It is the brief items in the paper that often serve as harbingers of the course of human events.

About six weeks ago, it was a brief story about a radical Islamic group winning control of a border crossing in Lebanon on the same day that roughly 1,000 kilometers away it had routed Kurdish forces.

Around the same time, another tiny story said Ebola had spread to Nigeria.

Since then, the international news has been dominated by those stories in addition to the struggle in Ukraine.

At about the same time, two other small items created an impression that lingers into the present: a photo of the Iraqi leaders struggling over a deal for a new leader, and a statement by the head of the radical Islamic group.

The group photo of the Iraqi leadership showed a set of soft, vacuous faces. I looked at that photo and thought, those folks cannot defend anything but their individual pieces of the pie.

The second item was a statement by the leader of the Islamic State, made after the U.S. started bombing their trucks. He referred to the U.S. as "you defender of the cross."

That quote came back to mind last week when satirist Jon Stewart showed on his program a map of the countries that had joined the bombing campaign and noted that the map looked awful "Christiany."

Last week, the small story that caught my eye was a one paragraph summary in the New York Times that said 29 had been killed and 69 wounded in a series of attacks in one day in one neighborhood of Baghdad.

A disintegrating capital is a sign of a disintegrating government. If a government cannot control its home base, it is unlikely to win a military campaign jumping off from that base.

By contrast, the front on which the Islamic State is fighting is enormous. And it has proved itself tenacious, hanging on to most of the territory it gains.

My dad who fought as a foot soldier in France and Germany in WW II told me that a war cannot be won from the air. It is with blood and bullets in the mud.

So who will fight on the ground in the north of Iraq and Syria.

The Iraqi government's inability to control its own capital says that it is unlikely to be that force in the field.

And we so far have refused to help government forces in Syria.

That leaves only the Kurds who have been only somewhat effective against the forces of "black terrorism," as IS is described by Iraq's grand ayatollah.

The other alternative is for U.S. ground forces to re-enter the region from which they have been extricating themselves. While that seemed so unlikely a month ago, a poll last week showed that 62% of Republican voters now favor sending troops back into the region.

The bombing raid last night in Syria and the escalation of the number of military advisers sent back into Iraq also point to a turning of the tide of U.S. military commitment.

As Stewart was pointing out on his show, the Muslim countries most directly affected by the black terror were not part of the alliance of European and English-speaking nations committed to bombing it. Since then, the local nations have been more supportive, but the support is limited.

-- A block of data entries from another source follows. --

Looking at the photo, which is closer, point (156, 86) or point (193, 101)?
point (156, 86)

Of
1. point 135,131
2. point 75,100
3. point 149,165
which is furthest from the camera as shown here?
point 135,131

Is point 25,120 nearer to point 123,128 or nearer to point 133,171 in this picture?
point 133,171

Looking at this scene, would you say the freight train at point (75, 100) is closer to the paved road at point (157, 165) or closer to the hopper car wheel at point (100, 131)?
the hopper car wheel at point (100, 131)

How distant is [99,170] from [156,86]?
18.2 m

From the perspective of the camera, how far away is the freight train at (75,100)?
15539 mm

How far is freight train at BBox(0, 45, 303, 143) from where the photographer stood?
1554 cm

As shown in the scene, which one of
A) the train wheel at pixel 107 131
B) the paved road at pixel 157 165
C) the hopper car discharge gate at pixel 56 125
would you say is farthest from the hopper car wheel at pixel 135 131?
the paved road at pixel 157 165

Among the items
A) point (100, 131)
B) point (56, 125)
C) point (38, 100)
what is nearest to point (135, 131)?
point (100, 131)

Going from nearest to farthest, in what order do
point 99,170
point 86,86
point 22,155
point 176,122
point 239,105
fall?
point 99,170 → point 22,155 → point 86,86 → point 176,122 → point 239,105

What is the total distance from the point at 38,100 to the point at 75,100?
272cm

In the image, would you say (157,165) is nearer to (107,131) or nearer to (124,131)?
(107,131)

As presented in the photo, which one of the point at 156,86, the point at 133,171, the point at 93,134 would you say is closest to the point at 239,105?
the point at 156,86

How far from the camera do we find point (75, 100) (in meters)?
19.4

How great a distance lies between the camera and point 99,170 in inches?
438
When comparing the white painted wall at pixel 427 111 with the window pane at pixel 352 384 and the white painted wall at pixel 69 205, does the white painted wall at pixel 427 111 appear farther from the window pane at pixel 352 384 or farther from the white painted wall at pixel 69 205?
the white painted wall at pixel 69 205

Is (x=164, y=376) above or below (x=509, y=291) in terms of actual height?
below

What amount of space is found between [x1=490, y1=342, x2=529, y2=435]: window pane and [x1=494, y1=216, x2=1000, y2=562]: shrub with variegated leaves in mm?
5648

Turkey, for example, is directly affected by the fighting. The Turkish president last week expressed his fury with western reporting on the Islamic State's financial and recruiting activity in Turkey.

And then over the weekend, Turkey announced that a group of Turkish diplomats taken hostage by the Islamic State had been released.

The silence surrounding the circumstances of their release reeks of a deal.

When I think of the U.S. diving back into those turgid waters, I think of the movie Chinatown, about murder, betrayal and water, and it's final line, "Forget it Jake, it's Chinatown."

The Guardian newspaper listed the line as one of the ten best last lines in pictures. "Chinatown is a metaphor for the indecipherability of 1930s Los Angeles and its labyrinthine corruption," said the Guardian's critic.

Just so, the Middle East has proved indecipherable to the U.S. and its corruption is labyrinthine. So why are we going back into the labyrinth.